Am 3. Juli 2018 kam die gute Nachricht: Der Hamburger Senat bestätigt nach der Prüfung der Unterschriften, dass mehr als 10.000 Hamburgerinnen und Hamburger für den Kohleausstieg unterschrieben haben. Damit ist die Volksinitiative offiziell zustande gekommen! Wir vom Zukunftsrat Hamburg als Unterstützer*innen der Initiative freuen uns sehr, über diesen Meilenstein, der bei fast 22.500 abgegebenen Unterschriften jedoch auch erwartet wurde.

 

Vielen Dank an die vielen aktiven Unterschriftensammler*innen und die Hamburger*innen, die unterschrieben haben! Und auch an das Bezirksamt Bergedorf, das die Auszählung der Unterschriften organisiert hat.

 

Die Bürgerschaft hat jetzt 6 Monate Zeit, sich mit unserem Gesetzentwurf zu befassen und sich dazu zu verhalten. In dieser Zeit werden die Initiatoren einmal zu einer Anhörung in die Bürgerschaft geladen.

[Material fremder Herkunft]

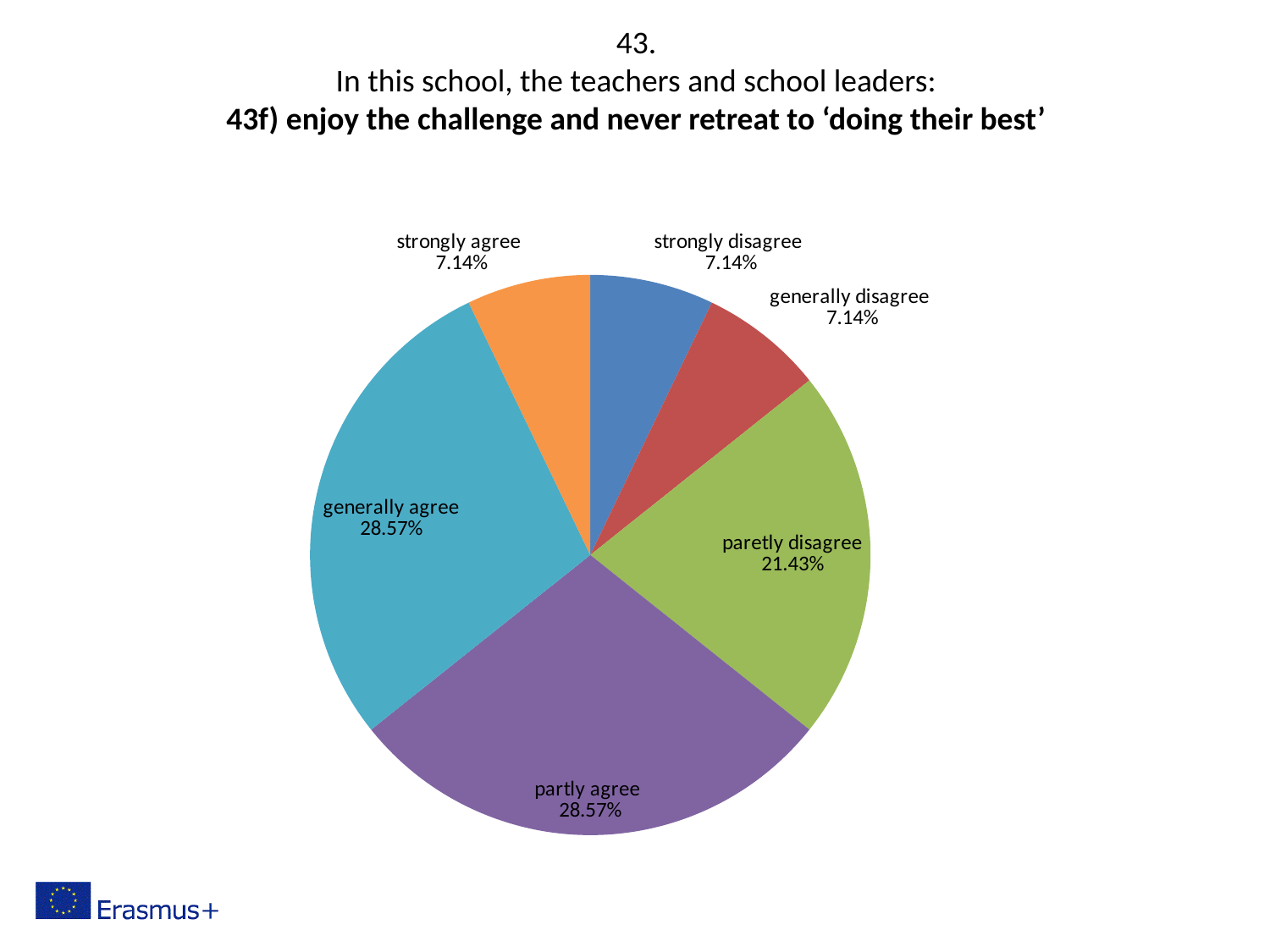
What is the combined share of the three 'agree' slices (strongly agree, generally agree, partly agree)? 64.28% Which slice is larger, 'partly disagree' or 'generally agree'? generally agree Which slice is larger, 'strongly disagree' or 'partly agree'? partly agree What share of the pie is 'generally agree'? 28.57% What is the difference between the 'partly agree' and 'partly disagree' shares? 7.14% How many slices does the pie chart have? 6 What percentage is shown for 'strongly agree'? 7.14% What percentage is shown for 'partly disagree'? 21.43% What share of the pie is 'partly agree'? 28.57% What is the difference between the 'generally agree' and 'strongly agree' shares? 21.43% What kind of chart is shown on the slide? pie chart What percentage is shown for 'generally disagree'? 7.14%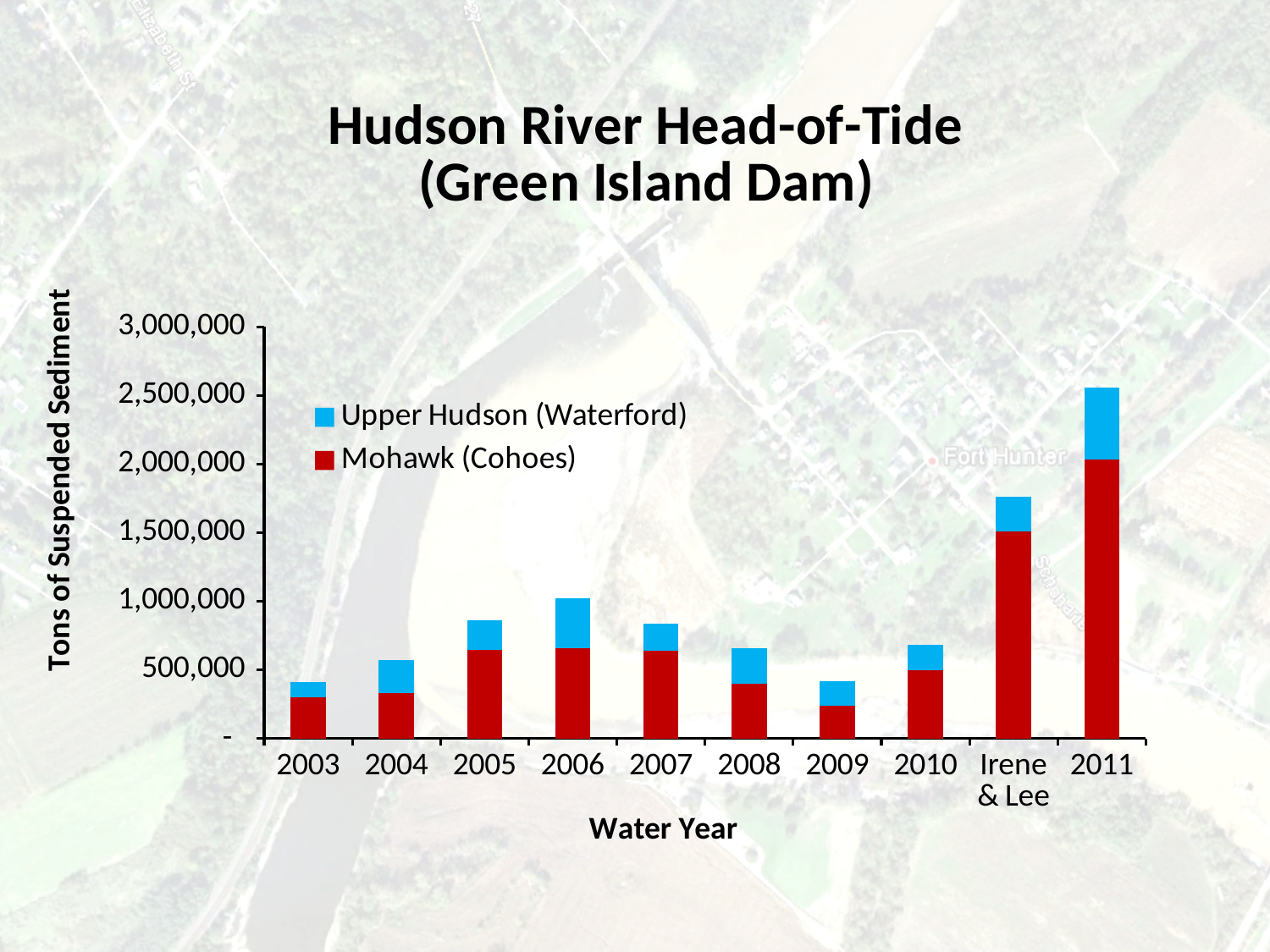
How many series does the legend list? 2 What is the title of the chart? Hudson River Head-of-Tide (Green Island Dam) Is the total value for 2005 greater or less than 1,000,000? less Is the Mohawk (Cohoes) value for 2008 greater or less than 500,000? less Which category has the highest total tons of suspended sediment? 2011 How many categories are shown on the x axis? 10 Is the total value for Irene & Lee greater or less than 1,500,000? greater What kind of chart is shown on the slide? stacked bar chart Which has the larger total, Irene & Lee or 2010? Irene & Lee Which has the larger total, 2006 or 2005? 2006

Wir und fast 22.500 Hamburger*innen fordern die Abgeordneten dazu auf, den Gesetzentwurf von Tschüss Kohle direkt zu übernehmen. Ansonsten startet die Initiative im Sommer 2019 ein Volksbegehren: Dann wären 65.000 gültige Unterschriften von Hamburger*innen in 3 Wochen als Voraussetzung für einen Volksentscheid.

 

Hamburg muss raus aus der Kohle und rein in den Klimaschutz, angefangen bei der Fernwärme. In den kommenden Monaten werden wichtige Entscheidungen gefällt: bleibt die Hamburger Fernwärme ein Klimakiller mit Kohle aus Moorburg statt Kohle aus Wedel oder wird der Weg frei für Erneuerbare Wärme? Unser Gesetzentwurf macht den Unterschied für den Klimaschutz! Tritt er in Kraft, darf das Kohlekraftwerk Moorburg nicht mehr an die Fernwärme angeschlossen werden und kann frühzeitig abgeschaltet werden. Das ist ein wichtiger Schritt für eine deutliche Senkung der CO2-Emissionen und eine wirksame Klimapolitik.